The ClearBox API uses API keys to authenticate requests. You can view and manage keys in the Dashboard under Settings → API Keys.
API keys
Every request must include your secret API key in the Authorization header as a bearer token:
curl https://api.clearbox.example.com/v1/wallets \
-H "Authorization: Bearer $CLEARBOX_API_KEY"
| Prefix | Environment |
|---|
cb_sandbox_... | Sandbox |
cb_live_... | Production |
Your secret key grants full access to your ClearBox program. Never expose it in client-side code, commit it to version control, or include it in URLs. Treat it like a password.
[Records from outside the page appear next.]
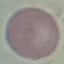 Malaria status: uninfected. Giemsa stain. Thin smear of blood. Cell patch, automatically extracted from a larger field of view and resized to 64 × 64 pixels. Photographed with a smartphone camera at the microscope eyepiece.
Give the position of every Plasmodium parasite.
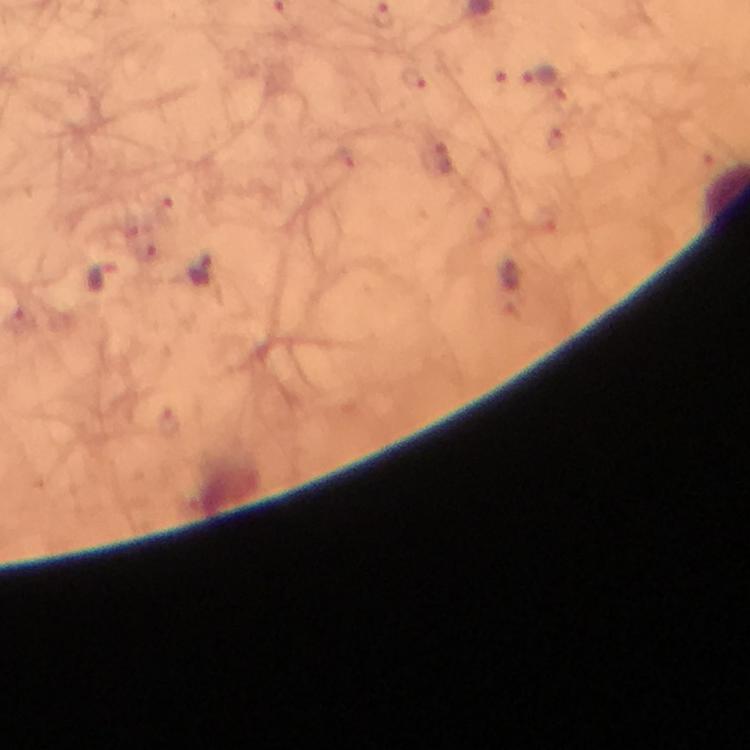
Approximate object centers, in pixels from the top-left corner.
Plasmodium parasites: (x=541, y=77), (x=413, y=80), (x=203, y=272), (x=103, y=276).

Summary:
  - Image size: 750×750 pixels
  - Stain: Giemsa
  - Context: from a malaria diagnostic workup
  - Preparation: thick blood smear
  - Magnification: 100x
  - Cropped from: one field of view
  - Capture: smartphone photograph through a microscope
  - Immersion oil: applied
If a key is compromised, roll it immediately from the Dashboard.
Publishable keys
Client-side flows — such as launching the embedded Quiltt connector or the Apple Wallet provisioning prompt — use a short-lived, scoped token your backend mints, rather than your secret key. See Link a bank with Quiltt and Apple Pay provisioning for how those tokens are issued.
Rotating keys
You can maintain multiple active keys to support zero-downtime rotation:
Create a new key
Generate a second key in the Dashboard.
Deploy it
Roll the new key out to your services.
Revoke the old key
Once traffic is fully on the new key, revoke the old one.